### Activity list
#1 In the blog post on faith, list each thing that faith "has been to you" in the sentence that begins "It has been to you."
#2 Continue the blog post on faith, picking up right after its last sentence.

### Text
··········
Tuesday, August 31, 2010

Plagiarism

Technically it's not plagiarism because I'm giving credit to the author, I just didn't do any of the work.  Most of you don't know I know someone famous.  It's kinda cool.  But he cries a lot when I beat him in cards.  Regardless, he has quite an awesome blog (http://www.tonywoodlief.com/) and has recently been published.  Check that out here.  I highly recommend both.  And don't believe him when he says that he beats me at cards. 

One of his recent posts really spoke to me.  I wish I could write as eloquenty as he.  I also wish that people read my blog.  But I'll settle for people reading his.  Hope you enjoy as much as I did.  Here is the link if you prefer. 

The found faith
July 14th, 2010 Posted in Faith and Life

Faith is this knowing in the center of you that will not leave. It has been to you a light that guides, light that illumines the worst of yourself, weight that steadies, weight that holds you where you do not want to be. Perhaps, when it first stirred inside your chest, you tried to build a home for it in your head. You read the books, learned the phrases, spouted your word-filled prayers. You learned how to speak of it to others. You studied clever ways to prove it to them. You resented them when they rejected your clever words. It became, for a time, your self-worth, your assurance that you inhabit a special place in the universe.

But your faith would not live in the house of your intellect, only your pride, and your self-love, and your anger, all of which you clothed in righteousness and labeled God. Then you stumbled, or the world destroyed some part of you, or took someone you loved, or maybe all of these things, and then the house you constructed for your faith held only the echoes of your catechisms, the hollow encouragements of your well-meaning, faith-minded friends, the obligatory notion that whatever doesn’t kill us makes us more holy.
··········
### Excerpted data

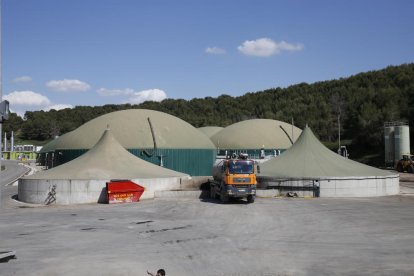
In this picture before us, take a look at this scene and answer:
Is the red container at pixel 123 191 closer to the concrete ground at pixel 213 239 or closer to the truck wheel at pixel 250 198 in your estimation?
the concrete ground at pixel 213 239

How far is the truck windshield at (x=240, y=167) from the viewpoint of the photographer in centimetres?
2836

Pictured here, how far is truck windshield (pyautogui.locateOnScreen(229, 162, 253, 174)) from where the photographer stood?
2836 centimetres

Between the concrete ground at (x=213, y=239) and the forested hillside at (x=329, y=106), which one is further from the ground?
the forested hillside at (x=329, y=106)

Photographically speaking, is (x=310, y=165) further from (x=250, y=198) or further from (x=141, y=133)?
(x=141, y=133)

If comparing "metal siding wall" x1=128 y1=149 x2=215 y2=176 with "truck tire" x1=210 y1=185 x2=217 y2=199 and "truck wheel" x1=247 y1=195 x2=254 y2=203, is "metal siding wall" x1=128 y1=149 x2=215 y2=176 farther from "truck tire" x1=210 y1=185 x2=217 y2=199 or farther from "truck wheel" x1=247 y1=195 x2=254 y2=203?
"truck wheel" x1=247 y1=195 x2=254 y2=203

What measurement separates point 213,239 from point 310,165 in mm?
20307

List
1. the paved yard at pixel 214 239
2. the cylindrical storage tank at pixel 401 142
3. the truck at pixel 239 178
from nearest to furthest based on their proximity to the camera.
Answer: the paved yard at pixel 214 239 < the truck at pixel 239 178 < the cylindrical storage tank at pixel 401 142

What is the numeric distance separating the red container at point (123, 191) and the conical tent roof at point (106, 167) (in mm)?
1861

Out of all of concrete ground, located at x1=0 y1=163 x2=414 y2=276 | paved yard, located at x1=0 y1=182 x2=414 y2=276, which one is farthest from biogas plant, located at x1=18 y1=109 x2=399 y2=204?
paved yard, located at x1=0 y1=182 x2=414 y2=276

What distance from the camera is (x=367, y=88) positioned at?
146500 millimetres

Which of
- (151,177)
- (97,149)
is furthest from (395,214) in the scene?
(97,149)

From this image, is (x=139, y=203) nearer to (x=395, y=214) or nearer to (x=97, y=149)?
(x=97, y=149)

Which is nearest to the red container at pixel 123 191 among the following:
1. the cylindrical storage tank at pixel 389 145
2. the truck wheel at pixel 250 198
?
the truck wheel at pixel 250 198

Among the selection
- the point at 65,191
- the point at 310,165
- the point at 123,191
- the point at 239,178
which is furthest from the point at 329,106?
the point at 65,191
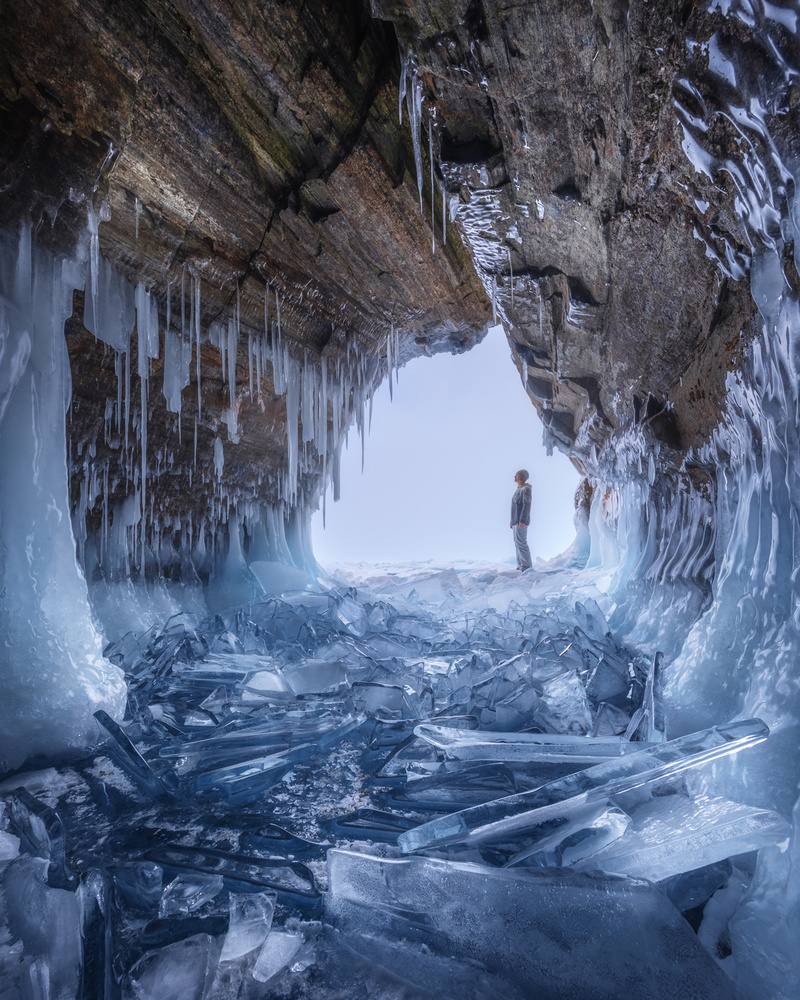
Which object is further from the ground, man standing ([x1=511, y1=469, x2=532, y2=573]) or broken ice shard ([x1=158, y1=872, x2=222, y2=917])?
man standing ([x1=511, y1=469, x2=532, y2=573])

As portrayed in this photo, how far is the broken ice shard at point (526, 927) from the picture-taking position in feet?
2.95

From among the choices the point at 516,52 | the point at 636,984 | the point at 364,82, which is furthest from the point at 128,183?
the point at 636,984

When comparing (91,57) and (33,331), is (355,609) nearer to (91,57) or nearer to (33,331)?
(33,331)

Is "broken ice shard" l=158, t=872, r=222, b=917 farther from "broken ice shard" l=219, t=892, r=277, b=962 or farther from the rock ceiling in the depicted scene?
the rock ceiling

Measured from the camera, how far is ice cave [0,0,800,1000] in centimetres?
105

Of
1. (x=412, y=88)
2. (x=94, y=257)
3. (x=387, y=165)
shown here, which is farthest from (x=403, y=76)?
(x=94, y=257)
··········
### Answers by item
#1
- a light that guides
- light that illumines the worst of yourself
- weight that steadies
- weight that holds you where you do not want to be

#2
Only it didn’t make you more holy. It left these holes in you, this world, and so perhaps you cast what passed for faith out of your mind, and set about the business of self-medication or self-destruction, which in the end come always to the same place. You shuttered the house built for faith in your mind, and perhaps you told everyone or perhaps you told no one, but you next tried to live a life without faith, ran from faith until you were empty, empty and broken down and not knowing any more what you had ever known or why you ever thought you knew it.

And then you find that faith will no more leave you than it will take wings at your bidding. You find that it will never live in your head, that it will never be fine thread to weave with words, that it will never adorn you as something crafted to make you more complete.

You find, instead, that it persists in the deepest parts of you, in the places where you most desperately need and fear it. You find that you have run all this way and never departed from it, because it has never departed from you, because it was never any more your choice than is the beating of your heart.

And so you come, at the end of your running and rending of flesh, to faith, which long ago came to you. It is weight and it is light and it is knowing. It is belief in the midst of unbelief, quiet truth uttered after lies. It is waiting, it is silent prayer. It is whispered thanks for the way your child sighs in his sleep, and for wind that soughs the trees. It is knowing you are unforgotten. It is what bears you homeward.